Domaine des pratiques de soins de santé

Nous avons développé ici la composante des « croyances et comportements à l’égard de la santé.

« Croyances et comportements à l’égard de la santé » : Les soins curatifs et préventifs devraient toujours s’appuyer sur les croyances traditionnelles et magico-religieuses du patient en plus de l’aspect biomédical.

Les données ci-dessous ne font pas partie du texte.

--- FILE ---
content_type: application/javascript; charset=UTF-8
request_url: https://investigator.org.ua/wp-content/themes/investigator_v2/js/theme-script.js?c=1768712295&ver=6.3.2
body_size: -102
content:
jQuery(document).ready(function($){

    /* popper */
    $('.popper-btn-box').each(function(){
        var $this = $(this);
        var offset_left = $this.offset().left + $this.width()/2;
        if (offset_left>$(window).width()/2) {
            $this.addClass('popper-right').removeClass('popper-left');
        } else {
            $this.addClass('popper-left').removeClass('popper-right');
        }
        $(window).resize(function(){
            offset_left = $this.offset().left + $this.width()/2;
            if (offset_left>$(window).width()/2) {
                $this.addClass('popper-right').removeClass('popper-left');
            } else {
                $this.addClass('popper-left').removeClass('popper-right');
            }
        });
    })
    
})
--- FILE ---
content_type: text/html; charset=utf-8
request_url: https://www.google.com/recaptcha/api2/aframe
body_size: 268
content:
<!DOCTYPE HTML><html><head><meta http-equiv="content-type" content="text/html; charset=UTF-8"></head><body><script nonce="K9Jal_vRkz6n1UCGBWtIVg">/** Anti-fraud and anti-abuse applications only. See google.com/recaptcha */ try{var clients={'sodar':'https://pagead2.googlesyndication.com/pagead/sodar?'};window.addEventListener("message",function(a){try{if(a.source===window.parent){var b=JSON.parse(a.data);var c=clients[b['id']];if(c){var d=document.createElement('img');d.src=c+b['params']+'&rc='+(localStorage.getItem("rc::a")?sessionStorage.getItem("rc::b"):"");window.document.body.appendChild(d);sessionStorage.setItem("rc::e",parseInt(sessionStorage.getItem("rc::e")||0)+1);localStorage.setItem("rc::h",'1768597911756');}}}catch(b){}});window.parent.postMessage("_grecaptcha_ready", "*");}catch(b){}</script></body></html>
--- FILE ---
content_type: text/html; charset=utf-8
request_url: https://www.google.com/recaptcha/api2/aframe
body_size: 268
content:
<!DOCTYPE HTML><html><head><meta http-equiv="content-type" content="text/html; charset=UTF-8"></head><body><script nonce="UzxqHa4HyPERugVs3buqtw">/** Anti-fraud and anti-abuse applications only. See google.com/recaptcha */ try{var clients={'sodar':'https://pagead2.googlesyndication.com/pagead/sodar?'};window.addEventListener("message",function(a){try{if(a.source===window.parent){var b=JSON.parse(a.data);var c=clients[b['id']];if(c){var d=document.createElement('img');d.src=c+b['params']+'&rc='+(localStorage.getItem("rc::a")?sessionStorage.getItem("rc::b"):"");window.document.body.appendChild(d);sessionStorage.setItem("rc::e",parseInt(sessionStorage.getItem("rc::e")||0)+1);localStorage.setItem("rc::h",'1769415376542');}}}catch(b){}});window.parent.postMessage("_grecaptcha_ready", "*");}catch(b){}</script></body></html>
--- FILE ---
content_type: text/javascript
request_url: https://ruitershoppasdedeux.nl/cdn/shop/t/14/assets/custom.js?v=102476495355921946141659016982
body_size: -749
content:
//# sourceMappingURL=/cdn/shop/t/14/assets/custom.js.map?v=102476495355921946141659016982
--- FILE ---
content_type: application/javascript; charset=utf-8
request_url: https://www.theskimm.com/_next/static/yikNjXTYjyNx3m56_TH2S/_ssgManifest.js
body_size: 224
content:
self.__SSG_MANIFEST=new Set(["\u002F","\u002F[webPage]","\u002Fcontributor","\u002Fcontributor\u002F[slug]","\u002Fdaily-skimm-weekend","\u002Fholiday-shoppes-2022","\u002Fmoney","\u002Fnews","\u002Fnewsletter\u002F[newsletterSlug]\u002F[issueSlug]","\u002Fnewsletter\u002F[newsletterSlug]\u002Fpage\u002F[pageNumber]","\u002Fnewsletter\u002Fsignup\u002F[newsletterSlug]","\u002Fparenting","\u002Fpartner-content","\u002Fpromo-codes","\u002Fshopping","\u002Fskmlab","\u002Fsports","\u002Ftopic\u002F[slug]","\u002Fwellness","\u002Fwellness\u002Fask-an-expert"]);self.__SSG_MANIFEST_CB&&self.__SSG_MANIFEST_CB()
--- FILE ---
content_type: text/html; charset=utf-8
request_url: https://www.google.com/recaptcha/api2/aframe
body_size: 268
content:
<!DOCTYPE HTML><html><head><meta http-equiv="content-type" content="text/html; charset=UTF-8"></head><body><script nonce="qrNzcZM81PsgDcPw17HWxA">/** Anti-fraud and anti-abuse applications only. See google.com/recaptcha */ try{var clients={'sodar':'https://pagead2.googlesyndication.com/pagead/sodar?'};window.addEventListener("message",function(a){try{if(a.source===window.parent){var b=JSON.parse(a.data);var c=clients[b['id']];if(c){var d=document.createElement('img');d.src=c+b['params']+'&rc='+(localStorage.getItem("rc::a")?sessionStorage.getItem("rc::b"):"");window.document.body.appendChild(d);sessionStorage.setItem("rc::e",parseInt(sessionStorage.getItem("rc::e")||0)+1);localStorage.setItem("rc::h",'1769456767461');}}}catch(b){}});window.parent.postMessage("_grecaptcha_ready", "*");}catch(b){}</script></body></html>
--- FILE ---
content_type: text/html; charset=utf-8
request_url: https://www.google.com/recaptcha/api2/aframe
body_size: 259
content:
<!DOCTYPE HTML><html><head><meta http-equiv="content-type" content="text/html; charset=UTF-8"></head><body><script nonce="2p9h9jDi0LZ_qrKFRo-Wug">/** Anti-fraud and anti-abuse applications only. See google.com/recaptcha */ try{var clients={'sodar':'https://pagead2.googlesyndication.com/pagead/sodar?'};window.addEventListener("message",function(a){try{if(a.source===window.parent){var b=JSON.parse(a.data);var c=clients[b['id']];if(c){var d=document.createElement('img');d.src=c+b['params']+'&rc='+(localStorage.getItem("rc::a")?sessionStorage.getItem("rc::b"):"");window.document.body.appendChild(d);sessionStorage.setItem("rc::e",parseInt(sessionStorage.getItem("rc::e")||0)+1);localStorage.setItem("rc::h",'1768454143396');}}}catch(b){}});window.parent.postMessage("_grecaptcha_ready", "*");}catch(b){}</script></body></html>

Les populations issues de cultures diverses ont développé des moyens pour se soigner, se maintenir en santé et pour guérir. Ces croyances, solidement ancrées, doivent être prises en compte dans le projet de soins. Certaines pratiques « traditionnelles » ou « non conventionnelles » peuvent toutefois être dangereuses pour la santé du patient et le soignant devrait vérifier si le patient utilise d’autres traitements (naturels ou conventionnels) que ceux

instaurés à l’hôpital ou par le médecin traitant. En outre, nous ne devons en aucun cas juger les croyances du patient, mais simplement l’informer du risque, s’il y en a un, d’utiliser ce produit en raison des interactions possibles ou du risque de surdosage. Néanmoins, ces pratiques issues de croyances culturelles et religieuses peuvent parfois aider le patient à soulager sa douleur, parallèlement au traitement médicamenteux.

Domaine des intervenants de la santé

Nous avons développé le point sur « les soins traditionnels versus biomédicaux » pour le mettre en lien avec notre problématique.

« Les soins traditionnels versus biomédicaux » : Dans ce chapitre, Purnell (1998) parle des relations interpersonnelles soignant-patient de sexe différent. En effet, le soignant a le devoir de connaître et de respecter les différences de relation qu’il y a entre homme et femme dans certaines cultures. Par exemple, il serait judicieux, dans certaines situations, de désigner un soignant du même sexe que le patient dans la mesure du possible. En effet, un toucher dit « thérapeutique » peut être très mal perçu et inapproprié dans certaines cultures lors d’interactions patient-soignant de sexe différent. Ainsi, l’infirmière possédant des compétences interculturelles va être capable de mobiliser et d’actualiser ses connaissances afin d’offrir des soins adaptés au patient et qui sont compatibles avec ses croyances et ses valeurs.